** start Source excerpt **

Workshop Critique - Peter Spring
I do like your thinking on this one, a great idea. For me it doesn't gel, some how the elements don't seem to join up, I think it's because there's no grounding to Cat or the drape - it needs either a little shadow or a little reflection to stop them floating.
Now this is clever, I suspect you've seen that getting the legs right is crucial in this image. I've shot this quite a few times and getting the legs right is really difficult, so dropping them out to a vignette is really clever.
I like the slide-show effect on the top right, like Christine is projected.
The cut-out on Cat is a bit rough, especially around the hair line.
This is an ambient light shot and I'm not sure about the the really strong orange cast on Cat. The red cloth is terrific and I do like the overall shape of the image and the crop across Cat's face. The shape of Cat's back on the left hand side of the image is a little odd. I'd be tempted to warp that into a more pleasing shape.
I'd also be tempted to try and bring a little more highlights into the red cloth, even painting them on.
So close to being a lovely portrait but for me the eyes have slipped from a "pleasing lack of definition" to just blurry. The eyes are always crucial in sharpness, the rest of your image can go to pot, but the eyes need sharpness. Looks like motion blur to me - is this ambient light again?
Love the softness in the hair as it's moved around.
Good use of the wind machine, that hair is terrific given Cat has such short hair, the rim light across the hair is great too. In fact you've got Cat at exactly the right position for the lighting. Across the main torso you've got terrific light and dark tones giving absolutely maximum modelling and giving brilliant shape to Cat, and the rim light is absolutely spot-on on the left hand side.
To be picky, I'd like to just tune up the crease on the right hand side of Cat's waist.
Good crop of the same image, focussing on that hair and the eyes. The black and white conversion you've used I think is a little hard for feminine skin, it's almost like the blue channel of an RGB. You might want to try converting to monochrome with a red channel bias - that smoothes out the skin on women.

** end Source excerpt **
** start Dataset entries **

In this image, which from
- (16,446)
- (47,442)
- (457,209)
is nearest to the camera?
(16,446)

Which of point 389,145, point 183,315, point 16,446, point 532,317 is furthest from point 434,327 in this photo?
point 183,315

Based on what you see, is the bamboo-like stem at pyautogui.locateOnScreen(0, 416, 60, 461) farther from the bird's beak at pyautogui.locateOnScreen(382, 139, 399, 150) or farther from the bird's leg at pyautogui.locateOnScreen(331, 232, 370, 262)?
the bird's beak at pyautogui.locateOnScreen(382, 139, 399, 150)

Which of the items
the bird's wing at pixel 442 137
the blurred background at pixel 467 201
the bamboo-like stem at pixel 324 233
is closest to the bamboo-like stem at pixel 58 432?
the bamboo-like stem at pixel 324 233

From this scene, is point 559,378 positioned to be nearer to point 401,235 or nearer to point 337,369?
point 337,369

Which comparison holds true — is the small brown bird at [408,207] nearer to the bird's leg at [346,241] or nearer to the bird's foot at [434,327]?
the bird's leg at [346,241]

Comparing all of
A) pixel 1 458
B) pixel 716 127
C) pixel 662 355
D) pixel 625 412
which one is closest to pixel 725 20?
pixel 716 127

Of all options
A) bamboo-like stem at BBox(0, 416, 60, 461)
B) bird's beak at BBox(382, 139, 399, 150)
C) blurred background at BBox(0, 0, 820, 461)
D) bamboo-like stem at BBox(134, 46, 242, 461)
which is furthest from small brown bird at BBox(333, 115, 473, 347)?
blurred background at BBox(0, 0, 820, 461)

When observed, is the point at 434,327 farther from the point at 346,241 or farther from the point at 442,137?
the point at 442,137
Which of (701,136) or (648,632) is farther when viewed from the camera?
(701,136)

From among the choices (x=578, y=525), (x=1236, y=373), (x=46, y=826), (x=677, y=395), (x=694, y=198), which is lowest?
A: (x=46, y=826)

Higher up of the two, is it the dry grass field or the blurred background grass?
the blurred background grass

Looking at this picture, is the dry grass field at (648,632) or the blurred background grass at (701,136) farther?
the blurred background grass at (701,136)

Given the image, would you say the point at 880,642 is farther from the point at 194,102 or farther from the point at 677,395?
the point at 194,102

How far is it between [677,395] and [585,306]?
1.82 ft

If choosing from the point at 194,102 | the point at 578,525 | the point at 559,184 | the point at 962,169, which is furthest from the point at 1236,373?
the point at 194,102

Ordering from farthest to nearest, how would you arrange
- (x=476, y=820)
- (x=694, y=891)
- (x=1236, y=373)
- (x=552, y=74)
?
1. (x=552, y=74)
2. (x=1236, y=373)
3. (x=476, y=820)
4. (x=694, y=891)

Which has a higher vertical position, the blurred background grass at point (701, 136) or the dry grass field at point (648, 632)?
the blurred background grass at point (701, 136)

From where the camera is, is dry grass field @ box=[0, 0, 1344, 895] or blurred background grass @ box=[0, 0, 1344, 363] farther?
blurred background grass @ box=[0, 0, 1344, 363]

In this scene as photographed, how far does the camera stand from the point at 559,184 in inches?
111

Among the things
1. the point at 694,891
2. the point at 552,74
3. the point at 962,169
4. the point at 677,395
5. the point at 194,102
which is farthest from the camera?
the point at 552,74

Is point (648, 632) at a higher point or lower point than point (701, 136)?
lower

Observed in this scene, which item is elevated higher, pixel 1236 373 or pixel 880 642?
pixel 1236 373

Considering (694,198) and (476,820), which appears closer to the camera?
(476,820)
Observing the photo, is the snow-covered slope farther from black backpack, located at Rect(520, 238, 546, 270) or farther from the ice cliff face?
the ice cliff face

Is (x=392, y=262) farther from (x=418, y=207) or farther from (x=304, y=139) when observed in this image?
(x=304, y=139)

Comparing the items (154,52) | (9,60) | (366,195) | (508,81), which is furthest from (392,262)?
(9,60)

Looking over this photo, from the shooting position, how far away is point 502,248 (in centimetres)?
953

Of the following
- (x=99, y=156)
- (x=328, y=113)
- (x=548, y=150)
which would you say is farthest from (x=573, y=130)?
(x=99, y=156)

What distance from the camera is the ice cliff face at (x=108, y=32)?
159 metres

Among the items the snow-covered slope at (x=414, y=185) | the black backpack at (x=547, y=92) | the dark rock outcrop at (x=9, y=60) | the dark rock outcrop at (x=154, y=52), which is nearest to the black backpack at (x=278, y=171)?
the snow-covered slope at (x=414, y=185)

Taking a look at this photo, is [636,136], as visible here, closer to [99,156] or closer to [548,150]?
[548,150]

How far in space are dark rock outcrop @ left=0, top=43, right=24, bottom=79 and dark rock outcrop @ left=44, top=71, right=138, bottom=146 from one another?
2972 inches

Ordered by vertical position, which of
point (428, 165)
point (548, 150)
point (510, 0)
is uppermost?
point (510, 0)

** end Dataset entries **

→ Set of tasks
1. In the workshop critique, what method does the reviewer suggest for smoothing out women's skin in a black and white conversion?
2. Condense the paragraph of the workshop critique that begins "Good use of the wind machine" into a short bulleted list that keeps its main points.
3. Continue the workshop critique from its final sentence.

→ Responses per task
1. Converting to monochrome with a red channel bias.

2.
- The wind machine is used well, and the hair looks terrific even though Cat's hair is short.
- The rim light across the hair is great.
- Cat is in exactly the right position for the lighting.
- Strong light and dark tones across the torso give maximum modelling and shape.
- The rim light on the left-hand side is spot-on.

3.
Good crop, good shape in the figure - I suspect this might be a touch of "mother of invention" - was the right hand side blown out? To me it doesn't quite look vertical either which bugs me.
Nice tonality across the figure.
Don't know if this is noise or added grain, but I like it. Really nice soft light - this is a terrific low-key image. The hand is sadly a big in the frame.
The right hand half of this image is good (though it does look a little burnt out), it's the left hand that lets it down. Because there's no separation of Cat's torso from the background it loses the form. If you could find just a hint of grey in the background to separate her out that would be great.
This is close, but it has two problems for me. Firstly the left edge is just too dark, if you could find a hint more light in there it would be better. But it's the right hand skin that bugs me, it looks twisted, but not enough to be artistic, but too much to work.
I like the very unsettling nature of this. The position in the frame, the crop that takes out the head and hands, the fact that the crop is so tight on the right. All these things break the rules of conventional composition and as a result leave you with an image that is unbalanced and disconcerting and I like it for that, it's like a niggly tooth you have to keep poking with your tongue.
Picky note, the wrinkle on the elbow, a slight bend in the elbow would have zapped that.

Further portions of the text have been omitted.